## DOCUMENT

○ ○ ○ ○

On paper Sarah Waller looked like the underdog in this show, much as it pains me to dismiss the chances of a fellow teacher. But then these games aren’t played on paper. Sarah won heat 7 answering on the life and work of Antonia Forest, but tonight her specialist subject was the History of the Cayman Islands. Full marks for an original subject there. She didn’t quite manage a 13 , but she managed 12, and that’s proportionately better than her 14 off two minutes in the heat . Well done for that. Dark horse she might have been, but she was giving herself every opportunity of pulling off an upset.
The highest ranked of tonight’s contenders was Mark Wyatt, who won Heat 9 off the back of a perfect round of 18 on Nick Drake. Proportionately that would take some matching in tonight’s round on Band of Brothers, and maybe he didn’t quite manage that. Still his thirteen and one wrong answer was pretty good – certainly good enough to keep him up with the two leaders going into the GK round. 4 contenders down, and it still looked like anyone’s game.
The last contender to go in the specialist rounds in the semis, then , was Simon Alvey. Simon won heat 6 on The West Wing, scoring 15 points in the process. Tonight his subject was a far more traditional one , the English Civil Wars in the 17th century. I’m afraid that Simon couldn’t match the scores we had already seen. It seemed to me that he made an error in an early question which played on his mind, and it was a while before he could pull himself back into the round after this. He scored 7.
Which of course meant that he returned to the chair first in the GK round. He’d scored 14 off 2 and a half minutes in the heats, so is obviously no slouch, and to be fair he started very brightly with this set. A little becalmed at halfway he just failed to register double figures for the round and finished with 16. Sarah Waller came next, and she too kept her composure, and picked off what was there to be answered. Her tactic was to answer what she knew, and pass rather than guess what she didn’t/ It’s a valid tactic, and it brought her a further 9 points to give her the lead on 21. You sensed that it probably wouldn’t be enough, but it’s a respectable semi final score, be in no doubt about that.

○ ○ ○ ○

## INFORMATION GIVEN
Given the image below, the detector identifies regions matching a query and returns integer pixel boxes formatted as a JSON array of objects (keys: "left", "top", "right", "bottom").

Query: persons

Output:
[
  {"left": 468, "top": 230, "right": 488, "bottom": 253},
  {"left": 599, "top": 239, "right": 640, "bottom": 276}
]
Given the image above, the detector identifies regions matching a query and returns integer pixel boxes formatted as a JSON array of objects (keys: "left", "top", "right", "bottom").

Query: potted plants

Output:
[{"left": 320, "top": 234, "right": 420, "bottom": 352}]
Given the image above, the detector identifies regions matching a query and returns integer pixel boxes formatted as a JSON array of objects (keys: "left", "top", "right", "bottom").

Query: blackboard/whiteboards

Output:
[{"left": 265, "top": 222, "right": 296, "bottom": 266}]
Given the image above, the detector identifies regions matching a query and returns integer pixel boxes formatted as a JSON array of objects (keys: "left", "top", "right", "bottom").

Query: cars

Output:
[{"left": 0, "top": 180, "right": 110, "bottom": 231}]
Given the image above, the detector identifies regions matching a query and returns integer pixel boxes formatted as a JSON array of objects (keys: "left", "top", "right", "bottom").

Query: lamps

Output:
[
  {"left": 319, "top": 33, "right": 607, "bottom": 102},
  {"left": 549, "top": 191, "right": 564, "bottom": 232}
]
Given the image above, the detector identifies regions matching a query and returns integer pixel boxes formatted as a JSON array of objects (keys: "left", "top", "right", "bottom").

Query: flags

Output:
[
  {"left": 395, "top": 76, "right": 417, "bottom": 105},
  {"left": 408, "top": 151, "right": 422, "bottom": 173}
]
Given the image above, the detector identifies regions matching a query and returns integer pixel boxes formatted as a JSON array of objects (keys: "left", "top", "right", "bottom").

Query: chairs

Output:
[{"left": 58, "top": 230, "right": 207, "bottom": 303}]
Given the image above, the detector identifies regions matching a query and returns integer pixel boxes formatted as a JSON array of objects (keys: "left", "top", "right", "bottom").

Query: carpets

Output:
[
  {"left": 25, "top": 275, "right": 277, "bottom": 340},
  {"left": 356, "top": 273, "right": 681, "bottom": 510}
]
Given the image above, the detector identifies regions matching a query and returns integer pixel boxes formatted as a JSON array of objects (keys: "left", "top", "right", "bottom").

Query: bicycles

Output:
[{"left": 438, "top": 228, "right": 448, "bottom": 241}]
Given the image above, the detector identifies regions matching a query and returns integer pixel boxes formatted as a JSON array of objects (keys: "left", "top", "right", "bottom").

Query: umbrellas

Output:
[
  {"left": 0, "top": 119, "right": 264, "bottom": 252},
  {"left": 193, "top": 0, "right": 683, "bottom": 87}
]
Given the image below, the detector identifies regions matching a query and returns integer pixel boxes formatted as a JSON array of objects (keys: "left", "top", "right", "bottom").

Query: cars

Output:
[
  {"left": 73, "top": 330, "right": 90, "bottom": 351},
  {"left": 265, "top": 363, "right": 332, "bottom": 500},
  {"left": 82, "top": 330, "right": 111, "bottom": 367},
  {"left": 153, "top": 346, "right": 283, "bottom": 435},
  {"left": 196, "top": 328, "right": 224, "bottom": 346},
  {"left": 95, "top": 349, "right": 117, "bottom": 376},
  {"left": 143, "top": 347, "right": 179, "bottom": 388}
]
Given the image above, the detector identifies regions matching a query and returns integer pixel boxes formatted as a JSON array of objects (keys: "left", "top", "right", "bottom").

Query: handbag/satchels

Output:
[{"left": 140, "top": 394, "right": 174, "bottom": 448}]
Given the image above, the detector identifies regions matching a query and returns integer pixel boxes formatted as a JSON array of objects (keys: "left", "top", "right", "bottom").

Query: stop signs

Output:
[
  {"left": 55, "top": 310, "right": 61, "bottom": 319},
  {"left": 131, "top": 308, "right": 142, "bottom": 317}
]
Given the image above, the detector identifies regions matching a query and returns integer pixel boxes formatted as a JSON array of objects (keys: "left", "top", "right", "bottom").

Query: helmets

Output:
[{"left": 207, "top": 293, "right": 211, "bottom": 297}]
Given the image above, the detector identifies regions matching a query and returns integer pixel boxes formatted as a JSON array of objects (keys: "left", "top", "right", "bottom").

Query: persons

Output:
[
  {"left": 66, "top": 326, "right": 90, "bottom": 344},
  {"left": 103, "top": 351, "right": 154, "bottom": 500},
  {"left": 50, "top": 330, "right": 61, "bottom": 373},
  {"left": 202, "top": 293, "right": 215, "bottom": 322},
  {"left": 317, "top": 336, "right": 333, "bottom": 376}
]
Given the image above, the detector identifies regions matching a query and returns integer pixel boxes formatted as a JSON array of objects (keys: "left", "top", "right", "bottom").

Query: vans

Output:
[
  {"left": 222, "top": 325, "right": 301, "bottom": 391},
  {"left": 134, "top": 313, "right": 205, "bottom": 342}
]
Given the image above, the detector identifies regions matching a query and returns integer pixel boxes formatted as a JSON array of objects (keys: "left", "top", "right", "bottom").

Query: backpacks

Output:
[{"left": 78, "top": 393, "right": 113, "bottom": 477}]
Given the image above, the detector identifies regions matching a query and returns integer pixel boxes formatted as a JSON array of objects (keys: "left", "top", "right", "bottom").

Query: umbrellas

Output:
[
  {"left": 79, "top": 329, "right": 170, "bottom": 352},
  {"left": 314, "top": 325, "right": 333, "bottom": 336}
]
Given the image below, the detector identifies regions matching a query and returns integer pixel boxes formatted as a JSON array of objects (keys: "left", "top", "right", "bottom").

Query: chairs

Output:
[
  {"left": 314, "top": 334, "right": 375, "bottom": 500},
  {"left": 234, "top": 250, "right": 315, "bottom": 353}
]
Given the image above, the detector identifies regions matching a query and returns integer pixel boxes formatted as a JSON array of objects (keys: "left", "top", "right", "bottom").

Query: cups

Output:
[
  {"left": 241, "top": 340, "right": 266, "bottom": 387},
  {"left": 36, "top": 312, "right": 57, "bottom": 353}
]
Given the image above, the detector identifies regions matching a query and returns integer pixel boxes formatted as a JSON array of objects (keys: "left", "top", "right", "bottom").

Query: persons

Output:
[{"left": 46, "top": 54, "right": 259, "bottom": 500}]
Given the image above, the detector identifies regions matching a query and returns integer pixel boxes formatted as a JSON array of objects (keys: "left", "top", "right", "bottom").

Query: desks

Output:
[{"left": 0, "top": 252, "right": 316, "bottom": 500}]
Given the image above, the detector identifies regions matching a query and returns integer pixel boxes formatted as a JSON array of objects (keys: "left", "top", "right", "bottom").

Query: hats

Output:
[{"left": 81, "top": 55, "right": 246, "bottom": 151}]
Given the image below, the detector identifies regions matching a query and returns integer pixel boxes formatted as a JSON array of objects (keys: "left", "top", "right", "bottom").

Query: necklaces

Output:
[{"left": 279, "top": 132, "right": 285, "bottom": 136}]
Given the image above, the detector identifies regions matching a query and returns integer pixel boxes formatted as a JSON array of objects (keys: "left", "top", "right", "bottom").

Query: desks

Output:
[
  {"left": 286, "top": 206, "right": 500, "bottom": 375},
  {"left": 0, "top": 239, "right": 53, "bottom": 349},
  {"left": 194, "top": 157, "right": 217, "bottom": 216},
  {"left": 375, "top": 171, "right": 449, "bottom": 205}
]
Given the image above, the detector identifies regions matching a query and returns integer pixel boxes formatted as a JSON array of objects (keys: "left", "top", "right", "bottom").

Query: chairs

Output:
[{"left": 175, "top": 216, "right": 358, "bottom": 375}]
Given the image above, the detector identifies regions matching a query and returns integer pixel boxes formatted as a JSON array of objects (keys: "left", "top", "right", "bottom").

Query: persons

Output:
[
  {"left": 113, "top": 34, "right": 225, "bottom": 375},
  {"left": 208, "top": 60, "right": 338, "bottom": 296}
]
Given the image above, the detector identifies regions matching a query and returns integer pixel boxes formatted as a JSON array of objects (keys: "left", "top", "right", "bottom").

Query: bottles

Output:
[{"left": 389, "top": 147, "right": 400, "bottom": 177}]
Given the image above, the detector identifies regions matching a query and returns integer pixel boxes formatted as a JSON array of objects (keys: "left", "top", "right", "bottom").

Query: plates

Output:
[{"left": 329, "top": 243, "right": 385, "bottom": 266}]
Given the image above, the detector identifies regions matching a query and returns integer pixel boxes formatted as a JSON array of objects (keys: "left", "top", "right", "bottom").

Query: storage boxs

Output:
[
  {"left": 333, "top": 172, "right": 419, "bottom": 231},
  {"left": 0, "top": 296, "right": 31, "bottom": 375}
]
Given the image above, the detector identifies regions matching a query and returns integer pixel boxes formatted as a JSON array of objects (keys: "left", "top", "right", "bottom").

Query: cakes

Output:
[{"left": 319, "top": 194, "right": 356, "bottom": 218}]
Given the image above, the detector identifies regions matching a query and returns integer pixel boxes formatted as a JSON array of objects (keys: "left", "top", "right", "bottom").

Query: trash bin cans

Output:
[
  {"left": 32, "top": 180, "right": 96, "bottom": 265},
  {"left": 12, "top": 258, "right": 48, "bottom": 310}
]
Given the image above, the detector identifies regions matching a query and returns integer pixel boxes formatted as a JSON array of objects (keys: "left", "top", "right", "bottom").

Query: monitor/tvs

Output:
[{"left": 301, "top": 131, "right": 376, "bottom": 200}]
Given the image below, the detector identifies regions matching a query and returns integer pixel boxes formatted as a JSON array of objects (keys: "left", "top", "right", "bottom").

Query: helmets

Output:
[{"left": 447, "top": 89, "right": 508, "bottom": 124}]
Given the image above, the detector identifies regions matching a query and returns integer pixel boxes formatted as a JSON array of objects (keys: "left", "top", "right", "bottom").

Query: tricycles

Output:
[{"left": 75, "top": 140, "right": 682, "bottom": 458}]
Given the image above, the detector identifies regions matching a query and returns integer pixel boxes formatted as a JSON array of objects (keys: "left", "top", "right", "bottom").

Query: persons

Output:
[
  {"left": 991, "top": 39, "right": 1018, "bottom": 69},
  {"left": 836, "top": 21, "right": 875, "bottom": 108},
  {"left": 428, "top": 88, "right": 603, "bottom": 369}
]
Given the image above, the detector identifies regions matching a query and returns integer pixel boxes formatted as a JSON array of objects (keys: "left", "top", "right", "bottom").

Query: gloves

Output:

○ ○ ○ ○

## SET OF TASKS
1 - List every contender named in the quiz report.
2 - Proceed with the quiz report by writing what follows its final sentence.

## ANSWERS BY TASK
1 - Sarah Waller, Mark Wyatt, Simon Alvey

2 -
Three contenders headed the table at the halfway stage with 13 points, and Eliot Wilson was the first of these to go in the second. He required 9 points of his own to take the lead. He started very crisply, and seemed to be seeing the ball in flight well, as it were. However he too slowed down as the round continued, and rather surprisingly he too scored 9, the third contender in a row to do so. It’s perfectly respectable, but it’s not the kind of 2 minute total you need to be posting to give yourself a realistic chance of winning. Still, for the third round in a row the bar had been raised, and now stood at 22.
I had a sneaky feeling that this was going to be Quentin Holt’s night, and so I can only apologise to Quentin if this in any way put the mockers on him. We’ve seen that he is capable of putting in a very good performance on GK – witness his performance in the heats. I’m sorry to say that it didn’t come off this time. It didn’t work out for him, and he finished with 19. It happens. It doesn’t matter who you are, you can end up having a ‘mare if it’s not your night.
It was all down to Mark Wyatt, then, to go out and grab the round by the scruff of the neck. He needed 10 to win outright. Now, he’d scored 13 off two and a half minutes in the heat, and with 30 seconds less time, it looked as if it could be close. Well, it could have been, but it wasn’t. Mark is a very good, quick, crisp answerer – if such a word exists – and he never looked in the slightest trouble throughout the round. He made it with some time to spare, and eventually breasted the tape with 12 points for a total of 25. Well played , sir !
So that completes the semis. We have to wait for the final, though, since the snooker is on, and heaven forbid that Mastermind should have the temerity to get in the way of that. I’ll be posting a preview shortly.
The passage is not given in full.